In the VARSITY clinical trial, at 52 weeks, more patients who received treatment with vedolizumab achieved clinical remission (31.3% vs 22.5%) and mucosal healing (39.7% vs 27.7%) than those who received treatment with adalimumab.

“These results are important,” Barnes said.

Ustekinumab, a monoclonal antibody against the p40 subunit of interleukin (IL)-12 and IL-23, is approved for use among individuals with moderate to severe CD.

Barnes noted findings from the UNITI-1 and UNITI-2 clinical trials, where individuals who received treatment with intravenous ustekinumab had a significantly higher rate of response than those who received treatment with placebo. Further, findings from the IM-UNITI clinical trial showed that remission could be sustained with subcutaneous maintenance therapy of ustekinumab.

According to Barnes’ presentation, the following trends to keep in mind when positioning medications include:

  • In CD, clinical remission has been achieved with use of infliximab or adalimumab.
  • Among patients with CD who have prior exposure to an anti-tumor necrosis factor, adalimumab and ustekinumab are efficacious.
  • In CD, ustekinumab and infliximab had lowest risk of serious adverse events and infection.
  • In UC, the use of infliximab or vedolizumab have led to high rates of clinical remission and mucosal healing.
  • In UC, vedolizumab has the lowest risk of serious adverse events and infection.

 

Proper positioning of medications, as well as the emergence of new mechanisms, can potentially impact overall management of IBD in the future.

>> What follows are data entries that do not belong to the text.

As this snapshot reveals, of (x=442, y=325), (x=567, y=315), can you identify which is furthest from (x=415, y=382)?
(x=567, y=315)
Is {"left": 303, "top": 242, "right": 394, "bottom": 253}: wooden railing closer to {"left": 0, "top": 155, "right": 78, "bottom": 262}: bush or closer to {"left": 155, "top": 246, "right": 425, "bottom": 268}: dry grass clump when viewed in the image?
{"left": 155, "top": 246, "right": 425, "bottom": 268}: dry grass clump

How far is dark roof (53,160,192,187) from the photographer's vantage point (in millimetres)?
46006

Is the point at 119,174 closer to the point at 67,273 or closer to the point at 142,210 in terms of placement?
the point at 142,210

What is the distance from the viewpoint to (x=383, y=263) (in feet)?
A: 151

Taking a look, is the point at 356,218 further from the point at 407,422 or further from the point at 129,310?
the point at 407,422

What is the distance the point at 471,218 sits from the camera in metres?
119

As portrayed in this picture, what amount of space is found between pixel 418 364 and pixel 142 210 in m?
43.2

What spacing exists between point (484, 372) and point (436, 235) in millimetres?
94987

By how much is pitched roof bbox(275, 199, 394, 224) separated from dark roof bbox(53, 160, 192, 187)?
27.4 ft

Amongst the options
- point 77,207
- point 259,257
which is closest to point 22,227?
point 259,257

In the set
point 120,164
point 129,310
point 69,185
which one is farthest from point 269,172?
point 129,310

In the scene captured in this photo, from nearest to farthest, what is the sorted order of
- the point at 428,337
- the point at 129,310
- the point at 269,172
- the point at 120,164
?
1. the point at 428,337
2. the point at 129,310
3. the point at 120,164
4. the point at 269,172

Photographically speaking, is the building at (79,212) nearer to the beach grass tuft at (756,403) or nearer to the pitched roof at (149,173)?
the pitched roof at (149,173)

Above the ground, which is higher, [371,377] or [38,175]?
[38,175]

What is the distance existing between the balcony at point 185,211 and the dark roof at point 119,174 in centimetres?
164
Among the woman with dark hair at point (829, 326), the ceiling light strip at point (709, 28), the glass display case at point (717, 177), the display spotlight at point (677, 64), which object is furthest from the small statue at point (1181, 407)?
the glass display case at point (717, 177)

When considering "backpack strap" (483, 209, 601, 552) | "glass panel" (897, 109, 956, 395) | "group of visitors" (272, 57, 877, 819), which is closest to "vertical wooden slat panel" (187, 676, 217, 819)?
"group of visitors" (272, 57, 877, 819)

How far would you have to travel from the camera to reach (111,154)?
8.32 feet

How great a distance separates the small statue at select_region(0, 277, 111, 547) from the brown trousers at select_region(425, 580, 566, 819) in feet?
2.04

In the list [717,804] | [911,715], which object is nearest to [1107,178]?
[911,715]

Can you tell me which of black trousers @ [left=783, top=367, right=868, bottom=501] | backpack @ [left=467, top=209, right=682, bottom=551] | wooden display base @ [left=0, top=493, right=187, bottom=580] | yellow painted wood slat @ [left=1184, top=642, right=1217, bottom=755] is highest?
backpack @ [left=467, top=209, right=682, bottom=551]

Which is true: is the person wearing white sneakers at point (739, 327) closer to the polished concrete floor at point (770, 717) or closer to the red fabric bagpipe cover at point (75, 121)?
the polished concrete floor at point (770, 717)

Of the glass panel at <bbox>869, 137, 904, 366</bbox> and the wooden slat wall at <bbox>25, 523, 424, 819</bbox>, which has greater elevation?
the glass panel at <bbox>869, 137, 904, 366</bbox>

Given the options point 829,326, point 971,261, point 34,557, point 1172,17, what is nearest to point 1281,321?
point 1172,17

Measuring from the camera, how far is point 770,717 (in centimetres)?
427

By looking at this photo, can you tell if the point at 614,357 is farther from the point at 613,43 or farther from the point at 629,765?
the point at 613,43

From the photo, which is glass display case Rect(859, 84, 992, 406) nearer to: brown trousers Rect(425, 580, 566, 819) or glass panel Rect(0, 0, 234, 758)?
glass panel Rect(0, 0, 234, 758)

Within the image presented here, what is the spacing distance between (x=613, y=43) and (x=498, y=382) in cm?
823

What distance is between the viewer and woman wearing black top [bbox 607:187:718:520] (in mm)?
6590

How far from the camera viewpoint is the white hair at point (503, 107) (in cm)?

“As gastroenterologists, we have to think critically about how we will position therapies,” Barnes said. “Continued emphasis on the appropriate positioning of these and other novel therapies may ultimately lead to improved outcomes among patients with inflammatory bowel disease.”

—Melinda Stevens

Reference:

Barnes E. Use of anti-integrin and anti-IL 12/23 in IBD. Presented at: Advances in Inflammatory Bowel Disease Regionals. September 7, 2019; Baltimore, MD.